Dynamic knee valgus is a multi-planar motion that has been associated with anterior cruciate ligament injuries and patellofemoral pain syndrome. Clinical assessment of dynamic knee valgus can be made by looking for the visual appearance of excessive medial knee displacement (MKD) in the double-leg squat (DLS). The purpose of this dissertation was to identify the movement patterns and neuromuscular strategies associated with MKD during the DLS. Twenty-four control subjects and eight individuals showing MKD during the DLS participated in the study. Significant differences were verified between subjects that demonstrated MKD and a control (CON) group for the eletromyographic amplitude of adductor magnus, biceps femoris, vastus lateralis and vastus medialis muscles (p < 0.05), during the descending phase of the DLS. During the ascending phase were found group differences for adductor magnus and rectus femoris muscles (p < 0.05). Results from kinematic analysis revealed higher minimum and maximum values of ankle abduction and knee internal rotation angles (p < 0.05) for the MKD group.

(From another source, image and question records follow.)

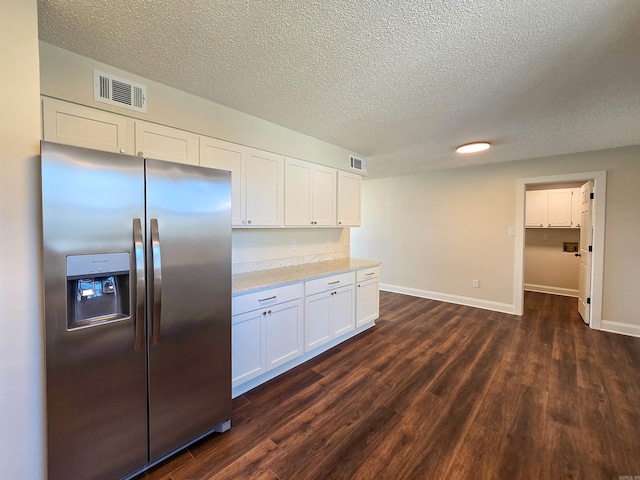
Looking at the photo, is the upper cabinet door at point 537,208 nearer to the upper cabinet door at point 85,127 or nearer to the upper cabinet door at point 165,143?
the upper cabinet door at point 165,143

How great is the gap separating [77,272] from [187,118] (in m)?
1.45

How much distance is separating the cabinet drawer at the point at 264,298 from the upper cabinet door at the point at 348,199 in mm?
1339

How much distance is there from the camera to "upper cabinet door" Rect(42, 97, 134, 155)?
1.61 m

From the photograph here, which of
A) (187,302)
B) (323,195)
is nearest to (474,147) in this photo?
(323,195)

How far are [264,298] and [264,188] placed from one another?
3.54 ft

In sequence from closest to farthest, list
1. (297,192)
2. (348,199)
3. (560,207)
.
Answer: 1. (297,192)
2. (348,199)
3. (560,207)

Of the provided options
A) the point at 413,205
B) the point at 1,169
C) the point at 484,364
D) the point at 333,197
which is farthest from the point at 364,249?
the point at 1,169

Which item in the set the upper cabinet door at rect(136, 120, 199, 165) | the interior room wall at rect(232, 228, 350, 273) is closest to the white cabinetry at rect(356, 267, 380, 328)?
the interior room wall at rect(232, 228, 350, 273)

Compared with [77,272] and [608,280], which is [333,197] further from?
[608,280]

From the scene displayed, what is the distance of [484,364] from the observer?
272 centimetres

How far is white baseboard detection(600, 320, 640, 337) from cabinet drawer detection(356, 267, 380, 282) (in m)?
3.10

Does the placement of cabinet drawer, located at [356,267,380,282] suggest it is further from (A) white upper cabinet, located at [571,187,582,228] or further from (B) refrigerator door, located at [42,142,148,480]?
(A) white upper cabinet, located at [571,187,582,228]

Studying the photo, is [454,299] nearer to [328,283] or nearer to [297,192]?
[328,283]

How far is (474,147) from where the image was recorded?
3.36 meters
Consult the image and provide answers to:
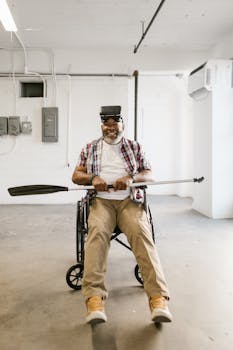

Also, individuals showing excessive MKD had higher hip adduction/abduction excursion. Our results suggested that higher tibial internal rotation and knee internal rotation angles in the initial position of the DLS are associated with MKD. The neuromuscular strategies that contributed to MKD were higher adductor magnus activation, whereas biceps femoris, vastus lateralis and vastus medialis activated more to stabilize the knee in response to the internal rotation moment.